Nur volle Kalendermonate zählen – keine Teilzeit

Ein entscheidender Punkt ist bei der Kürzung noch zu beachten: Die Kürzung selbst greift nur für volle Kalendermonate der Elternzeit (BAG, Urteil vom 17. Mai 2011 9 AZR 197/10). Beginnt oder endet die Elternzeit während eines Monats, zählen diese Monate nicht mit. Von einer dreimonatigen Elternzeit beispielsweise von Mitte Juni bis Mitte September sind somit nur zwei Monate – nämlich der vollständige Juli und der vollständige August – für die Berechnung der Kürzung relevant. Bei 26 Urlaubstagen macht das 4,33 Urlaubstage (26 : 12 x 2 = 4,33), die gekürzt werden dürfen. Folgerichtig verbleiben 21,67 Urlaubstage (26 – 4,33 = 21,67), die auf 22 Urlaubstage aufzurunden sind.

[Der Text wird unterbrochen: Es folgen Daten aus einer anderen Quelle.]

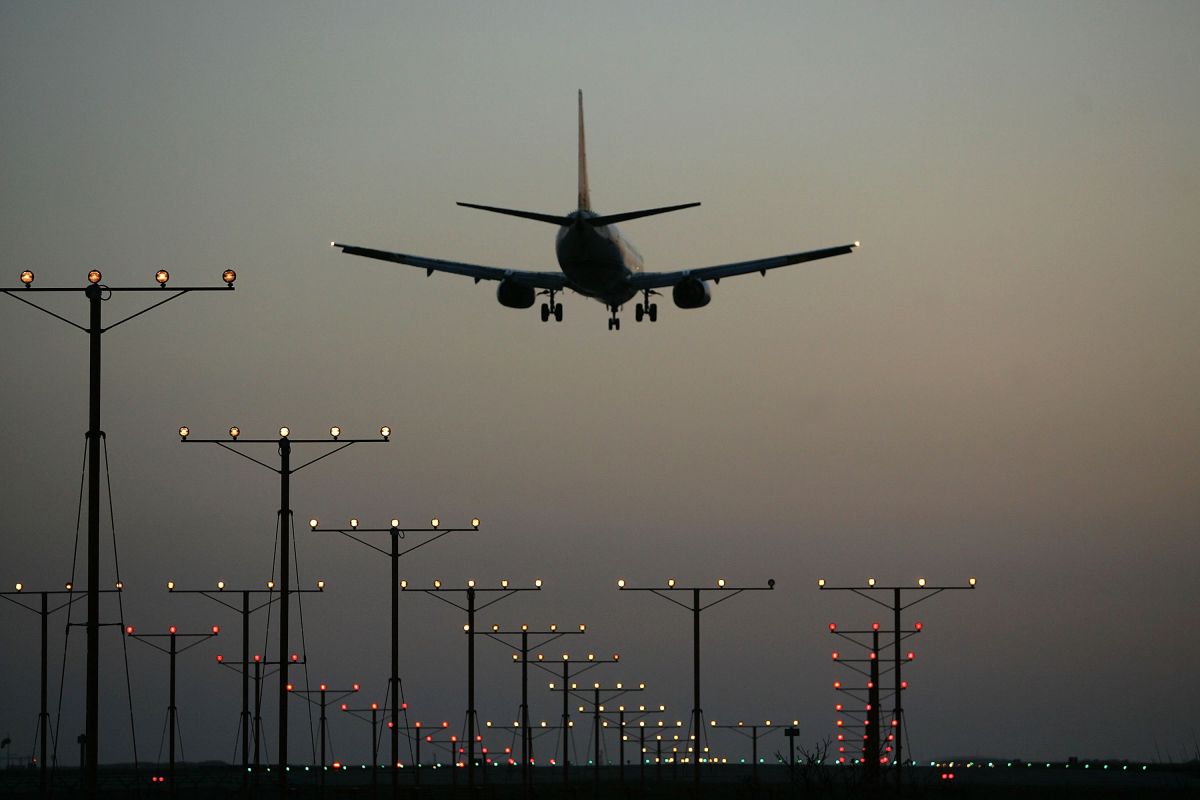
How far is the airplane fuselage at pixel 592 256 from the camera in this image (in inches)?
2960

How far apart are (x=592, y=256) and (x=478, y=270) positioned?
26.3 ft

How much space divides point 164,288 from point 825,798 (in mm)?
28681

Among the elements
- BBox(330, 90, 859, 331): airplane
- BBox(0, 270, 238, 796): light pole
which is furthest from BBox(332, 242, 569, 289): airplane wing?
BBox(0, 270, 238, 796): light pole

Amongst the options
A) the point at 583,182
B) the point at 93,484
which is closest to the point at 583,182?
the point at 583,182

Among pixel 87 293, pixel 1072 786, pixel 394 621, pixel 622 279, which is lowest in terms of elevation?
pixel 1072 786

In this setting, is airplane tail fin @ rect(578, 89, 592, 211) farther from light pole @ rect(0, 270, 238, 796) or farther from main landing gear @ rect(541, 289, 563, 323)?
light pole @ rect(0, 270, 238, 796)

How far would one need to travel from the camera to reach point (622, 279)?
258ft

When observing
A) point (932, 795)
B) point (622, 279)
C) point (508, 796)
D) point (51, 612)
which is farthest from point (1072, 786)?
point (51, 612)

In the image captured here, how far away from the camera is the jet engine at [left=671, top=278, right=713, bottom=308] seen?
7812cm

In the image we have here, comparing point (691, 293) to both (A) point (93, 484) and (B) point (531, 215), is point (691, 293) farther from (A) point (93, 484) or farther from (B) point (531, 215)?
(A) point (93, 484)

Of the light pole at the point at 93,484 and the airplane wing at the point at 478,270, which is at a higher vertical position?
the airplane wing at the point at 478,270

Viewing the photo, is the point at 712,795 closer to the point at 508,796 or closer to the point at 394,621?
the point at 508,796

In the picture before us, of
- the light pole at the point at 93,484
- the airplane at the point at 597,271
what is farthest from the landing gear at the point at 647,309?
the light pole at the point at 93,484

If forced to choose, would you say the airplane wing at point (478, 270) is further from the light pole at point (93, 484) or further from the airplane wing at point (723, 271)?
the light pole at point (93, 484)
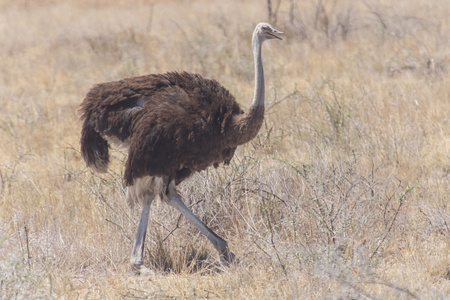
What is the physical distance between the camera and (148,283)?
15.4 ft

Ebenfalls wichtig zu beachten ist, dass das Kürzen des Urlaubs nur dann zulässig ist, wenn die in Elternzeit befindlichen Arbeitnehmer auch tatsächlich nicht arbeiten. Arbeitnehmer, die während der Elternzeit weiter in Teilzeit arbeiten, müssen keine Kürzung hinnehmen. Das sagt § 17 Abs. 1 S. 2 BEEG.

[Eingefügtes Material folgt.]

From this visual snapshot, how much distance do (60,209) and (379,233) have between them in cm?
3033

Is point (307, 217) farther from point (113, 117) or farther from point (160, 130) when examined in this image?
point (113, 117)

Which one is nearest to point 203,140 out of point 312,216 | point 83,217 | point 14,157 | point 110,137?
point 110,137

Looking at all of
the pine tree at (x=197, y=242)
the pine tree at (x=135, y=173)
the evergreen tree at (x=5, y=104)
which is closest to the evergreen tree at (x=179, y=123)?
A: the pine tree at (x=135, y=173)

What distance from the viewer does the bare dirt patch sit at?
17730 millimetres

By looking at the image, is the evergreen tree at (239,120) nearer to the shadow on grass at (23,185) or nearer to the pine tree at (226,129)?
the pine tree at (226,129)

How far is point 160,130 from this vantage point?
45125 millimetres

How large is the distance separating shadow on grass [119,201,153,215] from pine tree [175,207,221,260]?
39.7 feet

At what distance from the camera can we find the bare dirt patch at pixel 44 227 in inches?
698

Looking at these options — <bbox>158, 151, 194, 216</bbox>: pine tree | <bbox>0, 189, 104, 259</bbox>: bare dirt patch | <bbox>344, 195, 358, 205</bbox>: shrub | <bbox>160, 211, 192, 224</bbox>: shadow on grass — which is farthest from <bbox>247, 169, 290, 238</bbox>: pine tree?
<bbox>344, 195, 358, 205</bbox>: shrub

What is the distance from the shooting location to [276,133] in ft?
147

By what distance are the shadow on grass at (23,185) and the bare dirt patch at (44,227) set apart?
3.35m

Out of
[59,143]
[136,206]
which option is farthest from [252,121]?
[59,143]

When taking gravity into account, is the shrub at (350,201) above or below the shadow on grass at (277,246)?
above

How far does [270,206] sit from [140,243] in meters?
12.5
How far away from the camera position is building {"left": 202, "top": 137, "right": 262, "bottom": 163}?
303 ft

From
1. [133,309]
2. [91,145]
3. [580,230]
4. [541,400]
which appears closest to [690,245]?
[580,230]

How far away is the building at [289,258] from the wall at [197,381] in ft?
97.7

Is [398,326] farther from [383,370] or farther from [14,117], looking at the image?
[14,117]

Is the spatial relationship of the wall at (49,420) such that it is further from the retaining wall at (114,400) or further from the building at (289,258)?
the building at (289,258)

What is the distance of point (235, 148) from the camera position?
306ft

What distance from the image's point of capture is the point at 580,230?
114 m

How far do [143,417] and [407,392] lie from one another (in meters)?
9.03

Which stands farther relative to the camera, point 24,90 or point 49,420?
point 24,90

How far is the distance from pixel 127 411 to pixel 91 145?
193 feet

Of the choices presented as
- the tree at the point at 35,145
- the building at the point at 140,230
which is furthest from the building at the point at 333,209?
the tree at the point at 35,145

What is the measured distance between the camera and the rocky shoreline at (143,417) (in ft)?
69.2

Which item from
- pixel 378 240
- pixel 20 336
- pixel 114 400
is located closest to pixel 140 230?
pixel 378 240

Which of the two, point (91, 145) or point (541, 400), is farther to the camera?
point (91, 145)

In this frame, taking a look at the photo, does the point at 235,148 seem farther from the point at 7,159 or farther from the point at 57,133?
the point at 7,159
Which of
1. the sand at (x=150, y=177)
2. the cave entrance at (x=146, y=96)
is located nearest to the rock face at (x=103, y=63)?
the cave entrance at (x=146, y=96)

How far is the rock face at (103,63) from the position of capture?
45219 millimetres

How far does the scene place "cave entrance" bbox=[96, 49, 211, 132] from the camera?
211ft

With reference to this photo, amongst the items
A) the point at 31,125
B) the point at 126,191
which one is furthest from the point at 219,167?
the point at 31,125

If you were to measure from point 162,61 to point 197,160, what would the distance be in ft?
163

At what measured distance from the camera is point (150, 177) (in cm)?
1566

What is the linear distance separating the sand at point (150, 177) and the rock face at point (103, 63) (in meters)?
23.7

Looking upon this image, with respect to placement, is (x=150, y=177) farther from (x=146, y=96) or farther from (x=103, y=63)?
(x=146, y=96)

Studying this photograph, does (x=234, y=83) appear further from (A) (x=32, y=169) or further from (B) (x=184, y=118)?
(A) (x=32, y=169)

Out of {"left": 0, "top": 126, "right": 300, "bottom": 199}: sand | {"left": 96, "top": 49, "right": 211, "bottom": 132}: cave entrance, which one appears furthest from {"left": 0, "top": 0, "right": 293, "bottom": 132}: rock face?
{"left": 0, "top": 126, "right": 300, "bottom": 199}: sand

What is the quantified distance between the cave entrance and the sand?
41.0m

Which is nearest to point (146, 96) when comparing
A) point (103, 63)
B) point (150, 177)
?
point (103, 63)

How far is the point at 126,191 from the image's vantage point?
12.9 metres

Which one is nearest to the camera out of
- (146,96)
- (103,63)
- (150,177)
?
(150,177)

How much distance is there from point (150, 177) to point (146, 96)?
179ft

Keine Urlaubskürzung im Mutterschutz

Anders als bei der Elternzeit ist beim Mutterschutz keine Kürzung des Urlaubsanspruchs vorgesehen. Beschäftigte im Mutterschutz sind von der Arbeit freigestellt und nicht verpflichtet, ihre vertragsgemäße Arbeitsleistung zu erbringen. Sie unterliegen explizit einem Beschäftigungsverbot und bedürfen keiner weiteren Befreiung von der Arbeitspflicht durch das Beanspruchen von Urlaubstagen. Dennoch gilt die Zeit des Mutterschutzes als Beschäftigungszeit im Sinne des § 24 Mutterschutzgesetz (MuSchG). Unmissverständlich wird dort festgelegt, dass eine werdende Mutter deshalb ihren vor Beginn eines Beschäftigungsverbots bestehenden Urlaub nach dessen Ende im laufenden oder im nächsten Urlaubsjahr weiterhin beanspruchen darf.

Aufgrund der dargestellten Besonderheiten ist es also gerade auch als Arbeitgeber unerlässlich, sich mit Urlaubsansprüchen während Elternzeit und Mutterschutz auseinanderzusetzen. Anderenfalls können schnell unangenehme Überraschungen drohen.